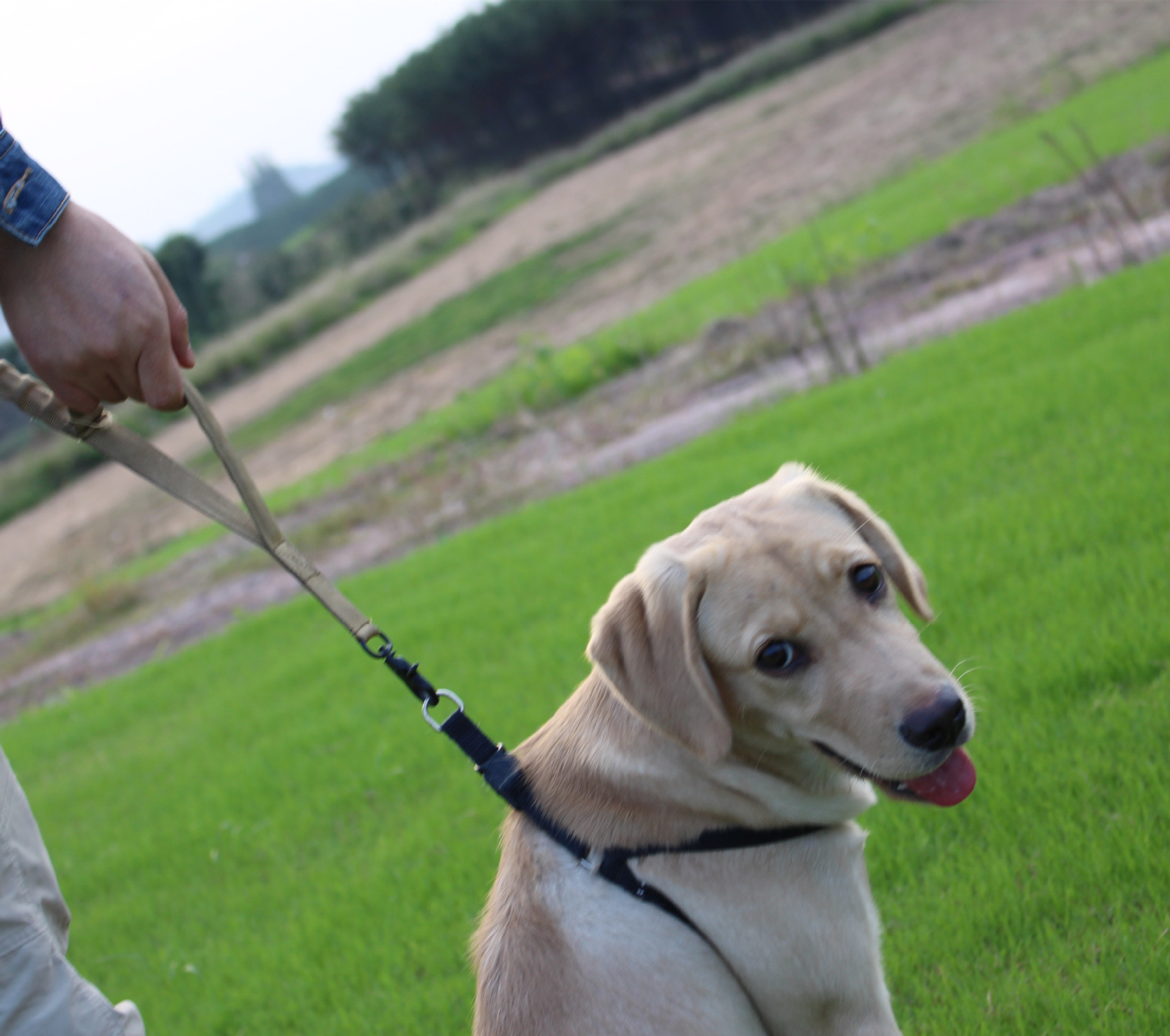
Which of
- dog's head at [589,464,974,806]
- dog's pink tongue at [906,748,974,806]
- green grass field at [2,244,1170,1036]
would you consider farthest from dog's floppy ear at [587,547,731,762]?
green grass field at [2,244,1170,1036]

---

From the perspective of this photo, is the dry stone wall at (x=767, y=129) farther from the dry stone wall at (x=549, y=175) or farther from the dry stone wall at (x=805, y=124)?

* * *

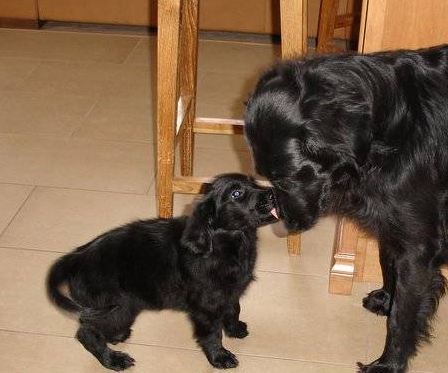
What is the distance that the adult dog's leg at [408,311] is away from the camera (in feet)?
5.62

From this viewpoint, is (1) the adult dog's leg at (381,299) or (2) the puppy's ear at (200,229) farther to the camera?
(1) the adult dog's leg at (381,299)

• _What is asked_
Pick out every line of the material above that contains the word "camera". Case counts.

• _Written solution_
What is the distance that the adult dog's leg at [408,311] is away from the camera (in feet)?
From this viewpoint, is (1) the adult dog's leg at (381,299) or (2) the puppy's ear at (200,229) farther to the camera?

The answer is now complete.